AutoPatcher Command line interface

AutoPatcher CLI uses the authenticaton provided by the Auth0 service. When you use the CLI for the first time it will open the web page with the login form. You have to log in using your business (@nordcloud.com) email. If you do not have permissions to use the CLI please ask on the #pat-autopatcher slack channel

Installation

Download the latest version (v1.135.0) of nc-autopatcher-cli for your platform and architecture:

For Linux and MacOS:

2.1. cp /path/to/downloaded/nc-autopatcher-cli-{VERSION}-{PLATFORM}-prod-{ARCH} ~/.local/bin/nc-autopatcher-cli

2.2. chmod +x ~/.local/bin/nc-autopatcher-cli

Configuration

Run the following command to configure the CLI for the usage with your customer environment:

nc-autopatcher-cli configure

The list of all available customers (with auto-completion capability) will be shown.

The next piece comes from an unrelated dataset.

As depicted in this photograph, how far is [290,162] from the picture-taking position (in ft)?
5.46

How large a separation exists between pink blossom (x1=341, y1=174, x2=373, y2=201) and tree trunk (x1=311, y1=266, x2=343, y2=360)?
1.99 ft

For more advanced configuration see Advanced configuration.

Usage

nc-autopatcher-cli COMMAND SUBCOMMAND [FLAGS]

COMMANDs are divided into three categories:

Commands for general API items access
Resource-specific commands
Other commands

General API items access

get ITEM - Get one item
list ITEMs - Get all items of some type (note the plural form of ITEMs)
create ITEM - Create an item
update ITEM - Update an items
delete ITEM - Delete an item

An ITEM can be one of:

machine
event
plan
pipeline
notification_group
update_log

Please note that not all general API item access commands can be used with all item types. Refer to the corresponding command's help to see valid combinations.

get, update and delete require an ID of the item to be passed through --id flag.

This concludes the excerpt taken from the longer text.